EXTRACTED TEXT:
^^^^^^^^^^^^^^^^
What makes this trend so significant?

 

Consumerization of software is at the heart of driving and changing IT mindsets from meeting the minimum to actually going beyond and providing a consumer-like experience when it comes to enterprise computing. By adopting this “consume it yourself approach” it allows ITs energy, budget, etc. to be directed at business solutions to drive growth, reduce costs, increase velocity, protect IP, engage, retain talent, and more.

 

Which vendors are leading this field?

 

The one Google Cloud customer that’s a standout to me is Equifax. I served on the board of directors of Equifax for about ten years, including through the breach, and we had all of our own data centers and infrastructure, and we really were underestimating two things: our ability to stay ahead of the hackers and the bad guys and the role of hyperscale clouds when it came to security - which still holds true for lots of IT organizations. We came to understand that our less than ten global data centers were a fraction of the footprint and attack vector size of Google Cloud. Every day Google Cloud is attacked a thousand times more than our data centers, and as a result, as we all know, seeing attacks, detecting attacks, understanding attacks is what allows you to get ahead.

We realized at Equifax we were never going to replicate that kind of a security model and competency, so we decided to go all in on Google Cloud, and not only has it created an amazing security consciousness and capability, it’s also allowed the company to create new business models. Equifax has been able to build a very sizable incremental business on Google Cloud as well as really accelerate the security profile of all of the existing business, so they’re definitely a leader.

Some other examples are Intel and AMD, both of whom are C2C Global partners, because compute is a core part of any hyperscale cloud. Because of the AI and ML and the need to pipeline process tremendous amounts of data collaboratively across CPUs and GPUs, all of a sudden now, the network has become the new backplane for the worldwide computer.
There are a lot of winners in the areas of enterprise SaaS and systems of record like ERP, HR, CRM, Salesforce, Workday, ServiceNow, etc. One that’s near and dear to my heart is the whole idea of the enterprise PC becoming a SaaS offering. That’s called a Cloud PC, and there leaders in Microsoft, Amazon, and Workspot, where all of a sudden with a PC computing utility you can use appliance-like devices for access, do it anywhere, and get a PC and workstation-like experience on them. There are new leaders being minted every single day that are too numerous to list.

 

How should a CIO approach this trend?

 

I think the first big approach the CIO has to take is to drive a mindset of change and growth, and do that by rejecting the inexorable power of inertia. Inertia is the number one thing that keeps organizations from embracing change. if you don’t have a CIO that’s got that tone at the top, everything else becomes difficult.

CIOs must also embrace enterprise SaaS and dig in with the SaaS provider to understand how it’s built, because it does matter. You have to insist on cloud-native, because so many legacy ISVs have moved to the cloud with a lift-and-shift model, and the lift-and-shift model lacks a whole bunch of the native capabilities that clouds offer, like elasticity, like being very resilient to failure, and more.
^^^^^^^^^^^^^^^^
DATA:
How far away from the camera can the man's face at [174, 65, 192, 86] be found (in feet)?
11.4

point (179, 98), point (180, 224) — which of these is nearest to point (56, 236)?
^^^^^^^^^^^^^^^^
STATED TASK A:
Name every company that the software consumerization Q&A above identifies as a leader in Cloud PC.
STATED TASK B:
Using the software consumerization Q&A above, answer each question below:
(i) For about how long did the speaker serve on the Equifax board of directors?
(ii) How many global data centers does the speaker say Equifax had?
(iii) What is named as the number one thing that keeps organizations from embracing change?

TASK OUTPUT A:
Microsoft
Amazon
Workspot

TASK OUTPUT B:
(i) About ten years.
(ii) Fewer than ten.
(iii) Inertia.